ФИЛИП: Мне надо знать, кто его врач, мне нужен диагноз, какое лечение назначено и назначено ли вообще, если его собираются выписывать, то когда, кто его навещает, кто вхож к нему помимо жен, любовниц и телохранителей… Нет, я не знаю, в какой именно он больнице, Марк, выяснять — твоя работа, за это тебе и платят, зря ты, что ли, там торчишь. Да что, в Кейптауне много кардиологических клиник, черт возьми?
Отбой. Нештатные консультанты экстра-класса — слишком важные птицы, чтобы прощаться. Теперь Филипу надо поговорить с Пэт. Во всяком случае, набрав еще один номер, он просит к телефону Пэт.
ФИЛИП: Зовут Мариус, голландец, толстый, лет сорок, курит сигары. Недавно был в Найроби и, насколько мне известно, до сих пор там. Учился в бизнес-школе в Париже, сейчас является представителем наших давних знакомых — Объединения горнодобывающих компаний Великих озер. Что еще о нем есть? (
Ну вот, теперь все встало на свои места. Никаких саперов-жонглеров — Великие озера. Хадж назвал горнодобывающий консорциум, представителем которого в странах Африки является толстяк-голландец. Тут я замечаю Паука — он стоит у своего пульта, проверяет работу механизмов, заменяет пленки, надписывает новые. Я приподнимаю наушники и улыбаюсь ему из товарищеской солидарности.
— Видать, набегаемся в обеденный перерыв по твоей милости, Брайан. — Валлийская мелодия его интонаций звучит загадочно. — Столько всякого-разного запланировано…
— Например?
— Ага, так я тебе и сказал! Помнишь завет мистера Андерсона? Никогда не меняйся секретами, не то обязательно прогоришь на сделке.
Я вновь надеваю наушники, не сводя глаз со “схемы метро”. Сиреневая лампочка, обозначающая местонахождение Мвангазы, манит меня, словно вывеска борделя.
Куда это текут мои мысли? Неужели, сам того не заметив, я проникся вредительской агитацией Хаджа? Может, мое африканское сердце бьется куда громче, чем кажется? Или это сердце Ханны?

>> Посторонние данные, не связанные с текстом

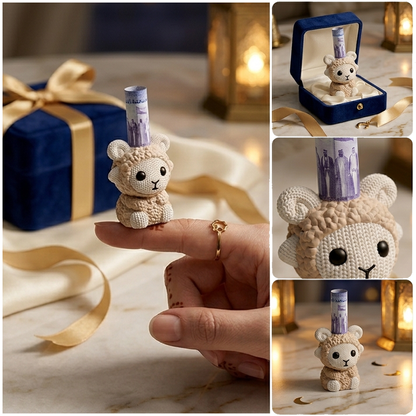 Cute 3D Printed Eid Sheep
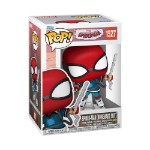 Marvel - Your Friendly Neighborhood Spider-Man - Spider-Man (Homemade Suit) Pop! Vinyl Figure - Packshot 2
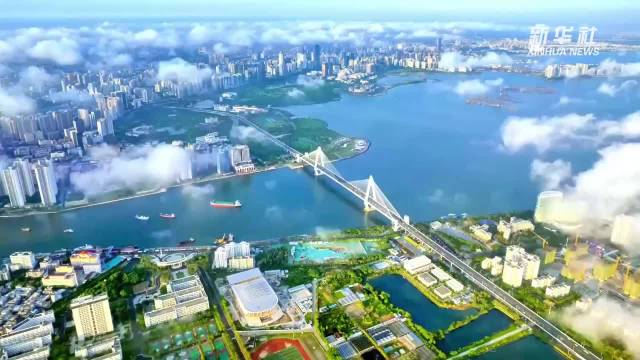 海南自由贸易港建设视频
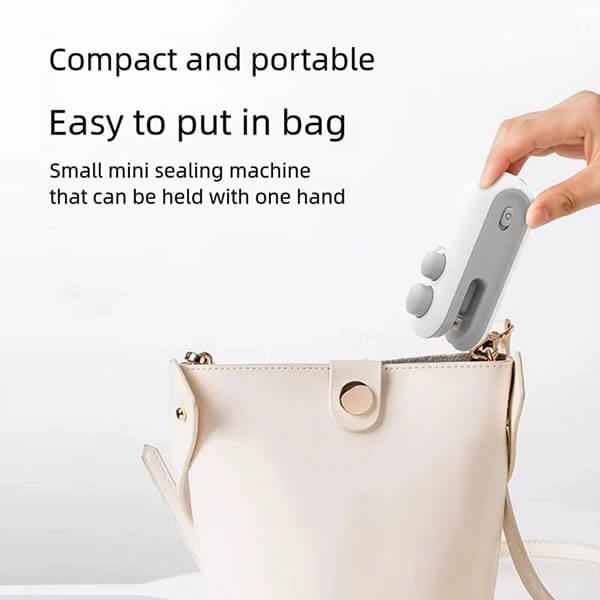 🔥Buy 2 Get 1 Free🔥Upgraded Mini Bag Sealer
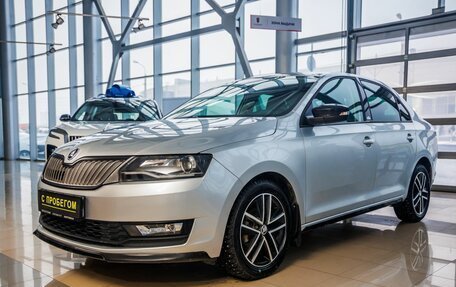 Skoda Rapid I, 2017 год, 998 000 рублей, 3 фотография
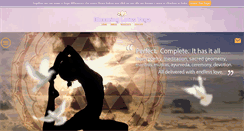 Desktop Screenshot of blooming-lotus-yoga.com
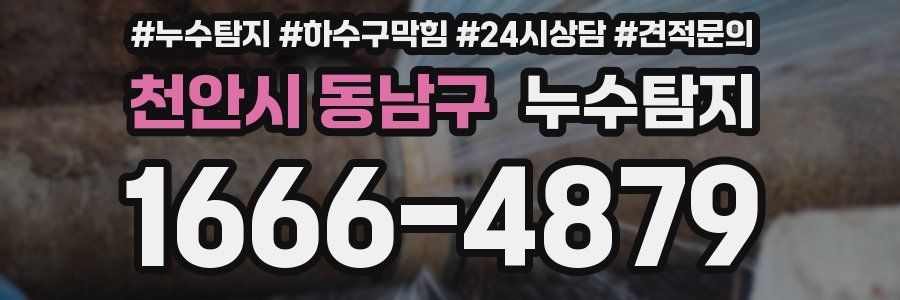 누수탐지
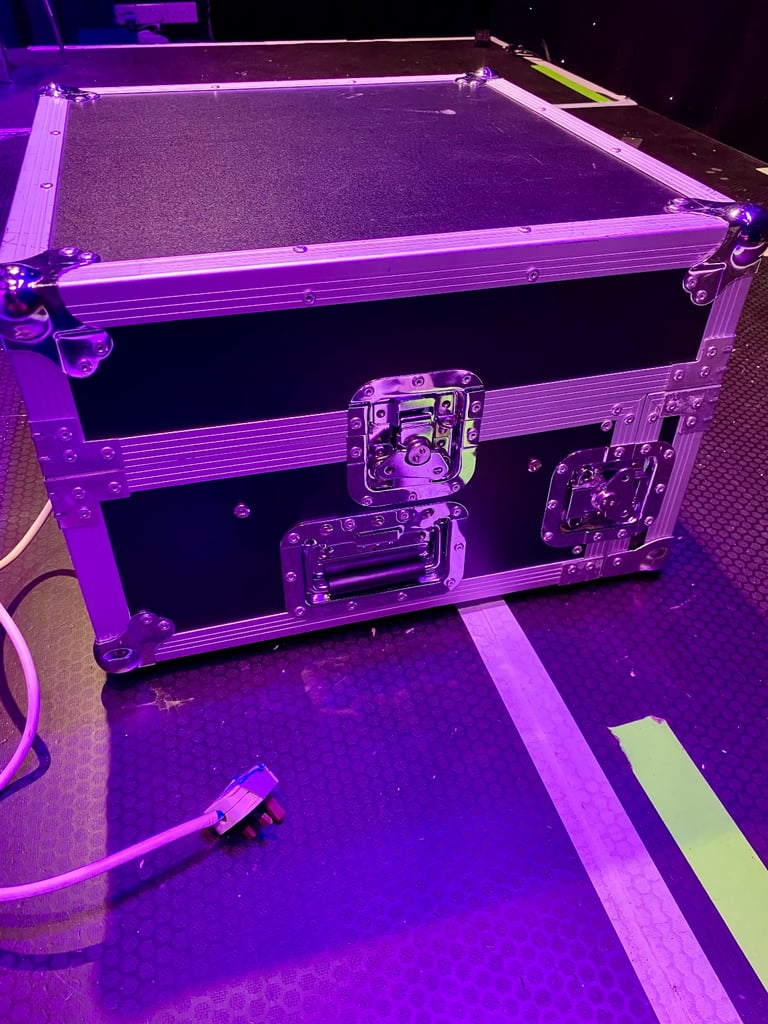 Citronic CASE 8:2 - 19" Combo Flightcase 2U+ 8U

Иначе отчего моя правая рука тянется к тумблеру так же решительно, как вышвыривала в мусоропровод приготовленный для Пенелопы ужин? И медлю я вовсе не от угрызений совести, проснувшихся в последний момент. Вдруг, если перекинуть тумблер, по всему дому завоют сирены? Или сиреневая лампочка начнет отчаянно мигать, подавая сигналы бедствия? Или Антоновы парни в “алясках” ворвутся сюда по мою душу?